··· Available data
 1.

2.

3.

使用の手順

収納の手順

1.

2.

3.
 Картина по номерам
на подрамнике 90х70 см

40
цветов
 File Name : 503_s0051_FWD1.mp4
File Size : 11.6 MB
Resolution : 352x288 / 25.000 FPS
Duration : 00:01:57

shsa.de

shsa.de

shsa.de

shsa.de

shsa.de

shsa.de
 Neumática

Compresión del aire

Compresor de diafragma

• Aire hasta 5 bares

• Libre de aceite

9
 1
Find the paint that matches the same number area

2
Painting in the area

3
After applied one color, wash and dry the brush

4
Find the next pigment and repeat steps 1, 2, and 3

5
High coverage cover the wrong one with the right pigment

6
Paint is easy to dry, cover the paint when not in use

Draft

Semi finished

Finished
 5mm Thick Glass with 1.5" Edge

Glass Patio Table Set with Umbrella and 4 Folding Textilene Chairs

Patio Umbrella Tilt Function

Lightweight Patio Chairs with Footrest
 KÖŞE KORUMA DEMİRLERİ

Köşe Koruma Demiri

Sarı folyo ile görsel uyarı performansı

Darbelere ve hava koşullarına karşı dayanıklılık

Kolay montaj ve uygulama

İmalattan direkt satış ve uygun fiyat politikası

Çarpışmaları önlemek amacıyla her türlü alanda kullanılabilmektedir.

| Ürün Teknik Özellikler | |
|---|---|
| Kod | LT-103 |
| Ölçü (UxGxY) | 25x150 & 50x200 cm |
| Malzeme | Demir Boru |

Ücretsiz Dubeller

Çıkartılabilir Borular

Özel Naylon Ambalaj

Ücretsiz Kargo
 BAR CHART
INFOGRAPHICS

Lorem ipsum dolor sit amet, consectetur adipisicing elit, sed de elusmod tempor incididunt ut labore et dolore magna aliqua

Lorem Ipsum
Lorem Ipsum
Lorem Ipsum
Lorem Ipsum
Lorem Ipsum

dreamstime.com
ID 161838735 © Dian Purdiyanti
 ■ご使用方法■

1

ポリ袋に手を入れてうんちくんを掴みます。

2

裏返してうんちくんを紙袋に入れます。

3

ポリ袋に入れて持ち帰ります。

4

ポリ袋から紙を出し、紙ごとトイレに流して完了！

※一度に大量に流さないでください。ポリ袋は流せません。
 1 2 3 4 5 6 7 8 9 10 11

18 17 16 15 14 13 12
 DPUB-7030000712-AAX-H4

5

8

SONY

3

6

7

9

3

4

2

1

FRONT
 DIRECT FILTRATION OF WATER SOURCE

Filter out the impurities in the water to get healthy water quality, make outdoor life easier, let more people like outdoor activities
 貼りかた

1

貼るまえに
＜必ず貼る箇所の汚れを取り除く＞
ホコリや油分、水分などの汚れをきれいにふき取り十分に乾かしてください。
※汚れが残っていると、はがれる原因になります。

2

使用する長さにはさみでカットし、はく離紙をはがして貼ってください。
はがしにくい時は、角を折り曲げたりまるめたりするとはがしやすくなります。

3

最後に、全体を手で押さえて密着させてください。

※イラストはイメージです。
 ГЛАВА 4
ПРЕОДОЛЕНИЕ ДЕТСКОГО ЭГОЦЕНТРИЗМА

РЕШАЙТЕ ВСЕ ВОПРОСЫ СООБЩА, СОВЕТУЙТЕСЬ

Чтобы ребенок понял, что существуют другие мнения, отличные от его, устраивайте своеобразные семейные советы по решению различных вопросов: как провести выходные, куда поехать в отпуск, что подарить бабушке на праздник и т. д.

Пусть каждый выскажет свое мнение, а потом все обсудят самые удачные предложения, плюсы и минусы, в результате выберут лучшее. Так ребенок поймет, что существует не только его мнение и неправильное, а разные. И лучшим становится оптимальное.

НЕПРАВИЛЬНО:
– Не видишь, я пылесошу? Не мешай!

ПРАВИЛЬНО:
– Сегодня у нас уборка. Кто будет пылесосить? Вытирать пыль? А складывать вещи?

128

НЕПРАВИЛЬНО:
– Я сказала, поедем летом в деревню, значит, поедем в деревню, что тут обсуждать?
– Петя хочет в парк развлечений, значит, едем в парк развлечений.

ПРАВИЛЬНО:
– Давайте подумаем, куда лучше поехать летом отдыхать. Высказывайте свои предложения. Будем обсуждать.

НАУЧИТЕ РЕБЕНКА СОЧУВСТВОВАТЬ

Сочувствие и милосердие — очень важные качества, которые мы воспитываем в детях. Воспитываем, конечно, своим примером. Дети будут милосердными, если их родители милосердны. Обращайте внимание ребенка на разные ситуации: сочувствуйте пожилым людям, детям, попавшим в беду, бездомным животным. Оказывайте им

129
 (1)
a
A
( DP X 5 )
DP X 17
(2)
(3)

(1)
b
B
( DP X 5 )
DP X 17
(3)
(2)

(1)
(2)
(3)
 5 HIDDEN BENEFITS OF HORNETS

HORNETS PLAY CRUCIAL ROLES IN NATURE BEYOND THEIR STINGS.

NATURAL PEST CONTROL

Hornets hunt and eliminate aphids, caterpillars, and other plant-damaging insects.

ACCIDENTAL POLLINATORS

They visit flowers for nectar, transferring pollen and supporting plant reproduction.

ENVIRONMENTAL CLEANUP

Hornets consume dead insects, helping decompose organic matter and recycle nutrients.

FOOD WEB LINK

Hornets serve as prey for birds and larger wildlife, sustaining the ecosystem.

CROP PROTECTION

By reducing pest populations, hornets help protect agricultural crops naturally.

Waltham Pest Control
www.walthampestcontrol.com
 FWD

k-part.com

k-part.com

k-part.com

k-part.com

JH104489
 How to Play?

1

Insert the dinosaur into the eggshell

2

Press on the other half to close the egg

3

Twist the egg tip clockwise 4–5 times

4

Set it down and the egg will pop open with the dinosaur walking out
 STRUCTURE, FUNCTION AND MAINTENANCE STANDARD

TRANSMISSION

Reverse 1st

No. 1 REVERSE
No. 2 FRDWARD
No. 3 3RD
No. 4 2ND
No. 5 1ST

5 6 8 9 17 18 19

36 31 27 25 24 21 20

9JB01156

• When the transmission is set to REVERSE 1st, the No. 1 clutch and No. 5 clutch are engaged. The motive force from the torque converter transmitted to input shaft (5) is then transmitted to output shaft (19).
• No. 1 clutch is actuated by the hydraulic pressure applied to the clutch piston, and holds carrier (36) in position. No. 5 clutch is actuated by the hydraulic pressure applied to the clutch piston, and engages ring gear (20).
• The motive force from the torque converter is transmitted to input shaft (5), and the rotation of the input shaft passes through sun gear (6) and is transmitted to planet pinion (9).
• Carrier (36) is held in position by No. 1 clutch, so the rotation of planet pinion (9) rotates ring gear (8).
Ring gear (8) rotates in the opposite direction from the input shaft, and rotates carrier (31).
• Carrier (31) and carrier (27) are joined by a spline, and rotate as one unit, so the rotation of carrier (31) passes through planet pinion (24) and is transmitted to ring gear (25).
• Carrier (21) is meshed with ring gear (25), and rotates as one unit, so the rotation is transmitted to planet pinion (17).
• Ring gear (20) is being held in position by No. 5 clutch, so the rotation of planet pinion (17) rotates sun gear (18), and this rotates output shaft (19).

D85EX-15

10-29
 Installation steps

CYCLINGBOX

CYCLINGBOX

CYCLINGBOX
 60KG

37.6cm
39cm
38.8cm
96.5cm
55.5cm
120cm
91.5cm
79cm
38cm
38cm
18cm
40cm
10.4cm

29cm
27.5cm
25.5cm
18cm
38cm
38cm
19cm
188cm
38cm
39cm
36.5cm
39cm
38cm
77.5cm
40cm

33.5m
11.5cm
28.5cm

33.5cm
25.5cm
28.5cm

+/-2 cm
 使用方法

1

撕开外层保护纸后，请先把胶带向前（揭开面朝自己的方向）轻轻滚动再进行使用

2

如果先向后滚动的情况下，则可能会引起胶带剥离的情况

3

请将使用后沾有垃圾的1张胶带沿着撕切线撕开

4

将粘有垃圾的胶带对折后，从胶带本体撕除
······
| Aim of the exercise |
The word to find is "plant". Copy every line of the records that holds it.

| Exercise output |
Hornets hunt and eliminate aphids, caterpillars, and other plant-damaging insects.
They visit flowers for nectar, transferring pollen and supporting plant reproduction.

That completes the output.